__WHAT THE EXERCISE ASKS__
Leave out the pictures and reproduce all of the data exactly.

__DATA IN THIS EXERCISE__
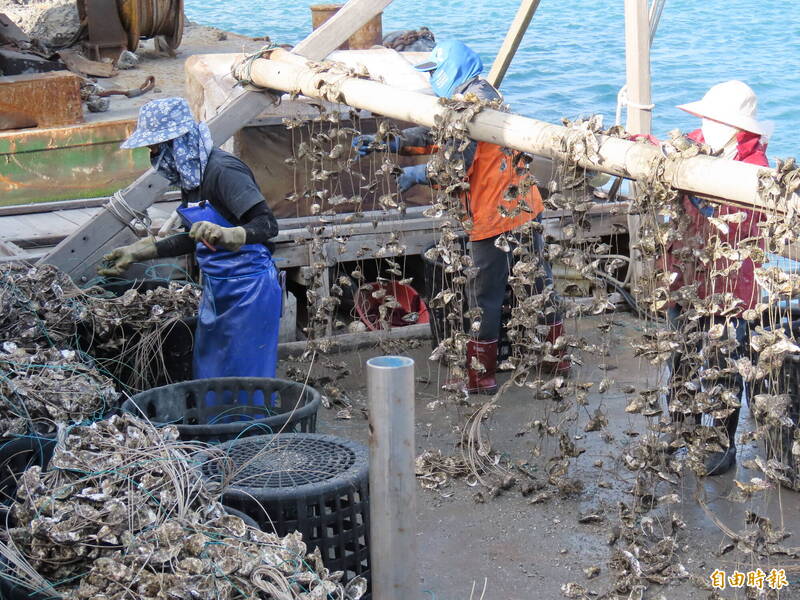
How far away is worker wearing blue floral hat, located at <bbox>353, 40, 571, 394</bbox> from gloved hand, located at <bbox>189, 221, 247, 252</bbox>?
0.92 metres

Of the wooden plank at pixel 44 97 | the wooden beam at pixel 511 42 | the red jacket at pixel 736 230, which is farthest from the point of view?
the wooden plank at pixel 44 97

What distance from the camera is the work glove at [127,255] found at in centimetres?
500

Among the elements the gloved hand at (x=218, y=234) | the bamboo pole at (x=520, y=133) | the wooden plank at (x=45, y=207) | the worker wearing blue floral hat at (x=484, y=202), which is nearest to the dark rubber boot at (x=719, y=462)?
the worker wearing blue floral hat at (x=484, y=202)

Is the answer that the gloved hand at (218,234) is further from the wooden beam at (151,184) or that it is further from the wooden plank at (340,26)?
the wooden plank at (340,26)

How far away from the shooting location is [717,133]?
422cm

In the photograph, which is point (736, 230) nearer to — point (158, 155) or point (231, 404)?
point (231, 404)

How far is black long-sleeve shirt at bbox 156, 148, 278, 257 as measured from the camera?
4.60 meters

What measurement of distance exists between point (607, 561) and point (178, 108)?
2699mm

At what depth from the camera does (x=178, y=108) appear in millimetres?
4512

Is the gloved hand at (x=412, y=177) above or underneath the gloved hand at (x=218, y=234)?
underneath

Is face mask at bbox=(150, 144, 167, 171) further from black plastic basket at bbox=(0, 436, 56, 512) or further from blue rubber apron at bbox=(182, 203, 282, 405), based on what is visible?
black plastic basket at bbox=(0, 436, 56, 512)

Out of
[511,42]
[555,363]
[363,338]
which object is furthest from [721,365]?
[511,42]

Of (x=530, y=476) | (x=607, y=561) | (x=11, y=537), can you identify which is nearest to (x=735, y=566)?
(x=607, y=561)

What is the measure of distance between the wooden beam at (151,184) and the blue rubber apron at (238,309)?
810 mm
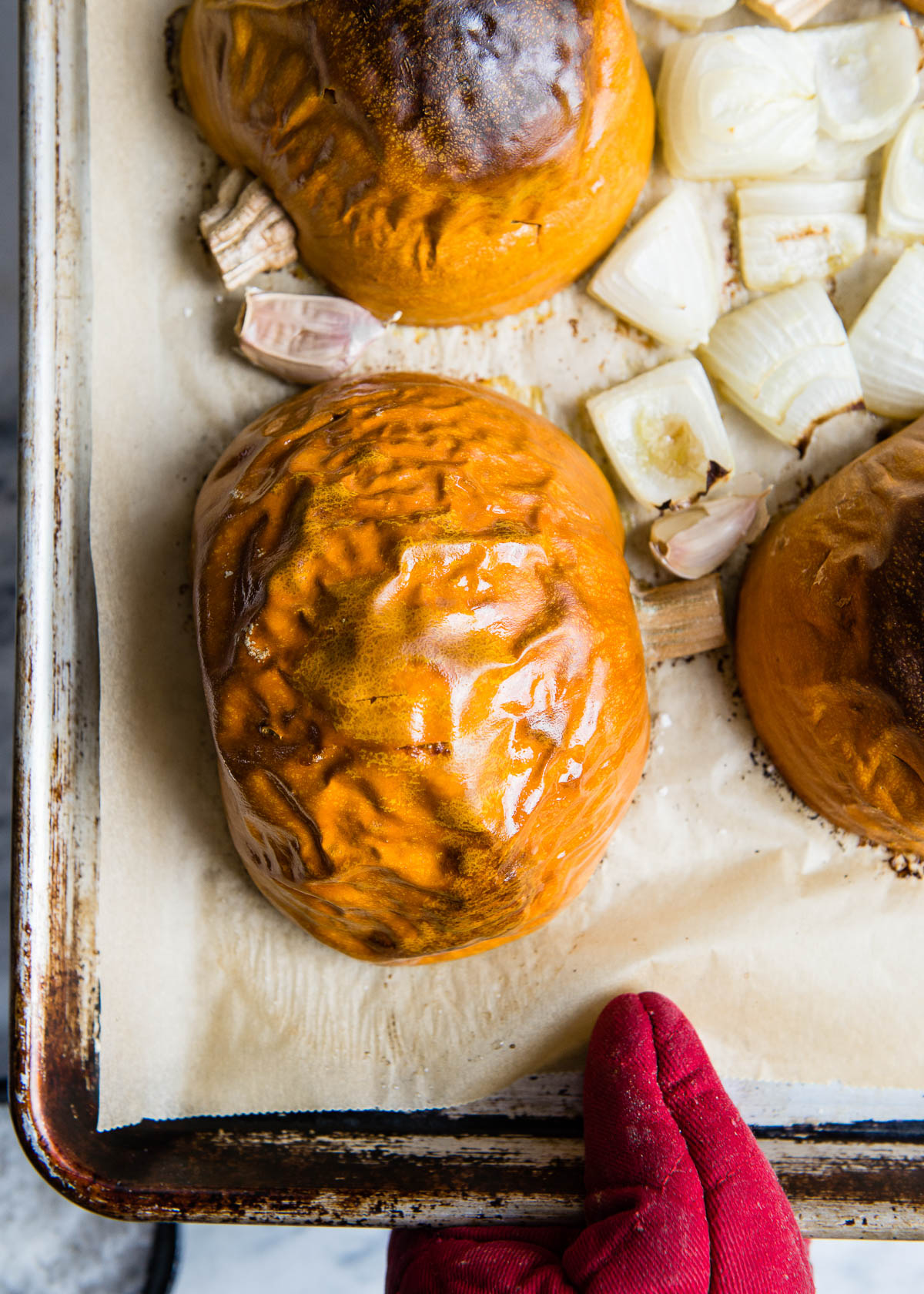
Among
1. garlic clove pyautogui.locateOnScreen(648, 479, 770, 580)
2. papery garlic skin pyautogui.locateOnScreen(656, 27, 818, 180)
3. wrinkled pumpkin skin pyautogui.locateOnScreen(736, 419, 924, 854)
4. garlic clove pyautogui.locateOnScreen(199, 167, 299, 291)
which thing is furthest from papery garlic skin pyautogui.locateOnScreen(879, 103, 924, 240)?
garlic clove pyautogui.locateOnScreen(199, 167, 299, 291)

__EXPECTED OUTPUT__
How far away is worker wearing blue floral hat, located at <bbox>353, 40, 571, 394</bbox> from gloved hand, located at <bbox>189, 221, 247, 252</bbox>?
0.92 metres

Of the wooden plank at pixel 44 97 | the wooden beam at pixel 511 42 | the red jacket at pixel 736 230, which is farthest from the point of view?
the wooden plank at pixel 44 97

What distance from the camera is the work glove at [127,255] found at in centimetres?
500

Among the elements the gloved hand at (x=218, y=234) | the bamboo pole at (x=520, y=133) | the wooden plank at (x=45, y=207) | the worker wearing blue floral hat at (x=484, y=202), which is nearest to the dark rubber boot at (x=719, y=462)?
the worker wearing blue floral hat at (x=484, y=202)

Is the answer that the gloved hand at (218,234) is further from the wooden beam at (151,184) or that it is further from the wooden plank at (340,26)?
the wooden plank at (340,26)

How far away from the shooting location is [717,133]?
422cm

In the photograph, which is point (736, 230) nearer to — point (158, 155) or point (231, 404)?
point (231, 404)

How far is black long-sleeve shirt at bbox 156, 148, 278, 257 as measured from the camera?
4.60 meters

What measurement of distance exists between point (607, 561) and point (178, 108)?
2699mm

At what depth from the camera does (x=178, y=108) appear in millimetres?
4512

Is the gloved hand at (x=412, y=177) above or underneath the gloved hand at (x=218, y=234)?
underneath

Is face mask at bbox=(150, 144, 167, 171) further from black plastic basket at bbox=(0, 436, 56, 512) or further from blue rubber apron at bbox=(182, 203, 282, 405), based on what is visible?
black plastic basket at bbox=(0, 436, 56, 512)

Out of
[511,42]
[555,363]
[363,338]
which object is furthest from [721,365]?
[511,42]

Of (x=530, y=476) | (x=607, y=561) | (x=11, y=537), can you identify which is nearest to (x=735, y=566)?
(x=607, y=561)

What is the measure of distance between the wooden beam at (151,184) and the blue rubber apron at (238,309)?
810 mm
Among
1. garlic clove pyautogui.locateOnScreen(648, 479, 770, 580)
2. papery garlic skin pyautogui.locateOnScreen(656, 27, 818, 180)
3. wrinkled pumpkin skin pyautogui.locateOnScreen(736, 419, 924, 854)
4. garlic clove pyautogui.locateOnScreen(199, 167, 299, 291)
which thing is furthest from papery garlic skin pyautogui.locateOnScreen(879, 103, 924, 240)?
garlic clove pyautogui.locateOnScreen(199, 167, 299, 291)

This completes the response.